After all that, however, there is still a third hurdle — whether the Comprehensive Agreement, Bangsamoro Framework, Bangsamoro Basic Law, and all their annexes and transitional procedures will be approved by the Supreme Court. Now, of course, you can only cross that bridge when you come to it. Those who expect an “RH” type win-win judicial solution are smart: they expect “not unconstitutional” but riddled with unconstitutionalities. This will not be the first time a big horse suddenly loses all its teeth.

One hopes that is not how the CAB cookie will crumble – for the sake of peace and less and less violent confrontations in our land.

Some optimists

 From one Miriam to another, Secretary Coronel-Ferrer,chair of the government panel that negotiated the CAB with the MILF sought to discuss with Senator Santiago the agreement’s provisions to show that the peace talks were deliberately governed by the Constitution.
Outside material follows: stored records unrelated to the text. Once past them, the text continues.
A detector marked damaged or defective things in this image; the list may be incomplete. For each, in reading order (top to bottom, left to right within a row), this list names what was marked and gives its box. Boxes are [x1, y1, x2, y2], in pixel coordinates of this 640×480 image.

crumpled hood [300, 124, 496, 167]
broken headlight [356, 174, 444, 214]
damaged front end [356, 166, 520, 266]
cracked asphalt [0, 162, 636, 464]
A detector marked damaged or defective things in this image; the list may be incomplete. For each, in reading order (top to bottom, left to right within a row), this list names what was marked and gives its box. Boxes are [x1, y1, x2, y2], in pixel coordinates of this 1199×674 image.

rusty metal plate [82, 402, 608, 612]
Former U.P. President Jose V. Abueva was emphatic that that the recognition of the Bangsamoro as a united Muslim ethno-linguistic-cultural community and a distinctive political entity is a great historic achievement.

It recognizes the Moro self-identity and the unity of Muslim Filipinos who also belong to various ethnic communities, such as the Maranao, Maguindanao, Tausug, etc. and compete with, and even fight, each other.” By self-ascription, the non-Muslim lumad or indigenous peoples in contiguous areas in the Autonomous Region in Muslim Mindanao will also form part of the Bangsamoro and are to be guaranteed their ancestral land and their rights as indigenous peoples.
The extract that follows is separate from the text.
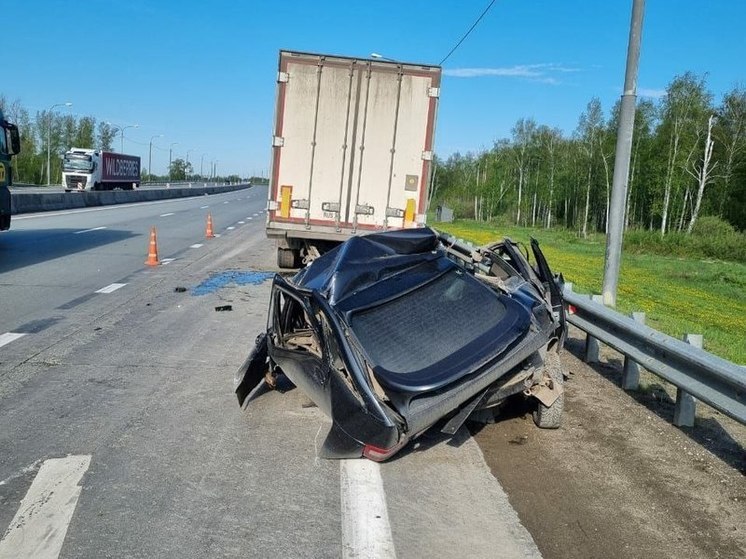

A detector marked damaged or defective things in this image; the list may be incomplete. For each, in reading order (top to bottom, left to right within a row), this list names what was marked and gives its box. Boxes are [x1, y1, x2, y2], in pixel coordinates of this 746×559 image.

 Abueva’s satisfaction is that we should anyway be going in the same Federal direction pointed out by the Bangsamoro achievement. To him, “the reality is that our republic is made up of various ‘bangsa,’ each comprising distinctive ethno-linguistic-cultural communities and political, economic and social structures that have their own identities.” The Philippines has a “Bangsa-Iloco, a Bangsa-Cordillera, a Bangsa-Tagalo, a Bangsa-Bikol, a Bangsa-Bisaya, a Bangsa-Ilongo, a Bangsa-Waray, and a number of ‘bangsa’ in Mindanao. These ethno-linguistic-cultural and political communities happen to coincide with some of the existing administrative regions in our highly centralized unitary system.”

In the darkest years of martial law some activists used to quip that we should all secede from the Philippines anyway. Now they are saying we should struggle for the same autonomy or quasi-independence outlined in the comprehensive agreement on Bangsamoro – without the latter’s long history of struggle and warfare? In fact, it is quite likely that these last chapters of the MILF struggle may be the most difficult for them – the congressional, the judicial and the electoral. They may realize once again that the Philippine oligarchy is a much worse enemy than any foreign invader. Didn’t their predecessors many times in the past – not too long ago – prefer the American colonizer to imperial Manila?

Abueva again: “What is good for the Moros is good for all other Filipinos nationwide! The proposed Bangsamoro is a most welcome model for the fundamental reform of our unitary system, under which our administrative regions of differing ethno-linguistic-cultural and political communities gravely suffer from the lack of powers, authority, and resources as poor dependents of the national government in Imperial Manila.”

If, indeed, the CAB will push through, as hoped for, then we will see an experiment in the ministerial (parliamentary) federal form of government in an incipient stage. But before all that, we may have to be forced at last to go for honest-to-goodness constitutional change. The euphoria of this year’s peace agreement should not wane too fast – but neither should a healthy political realism be thrown out the window. The task is to adopt an illusionless persistence in what is right and good for all. FINIS.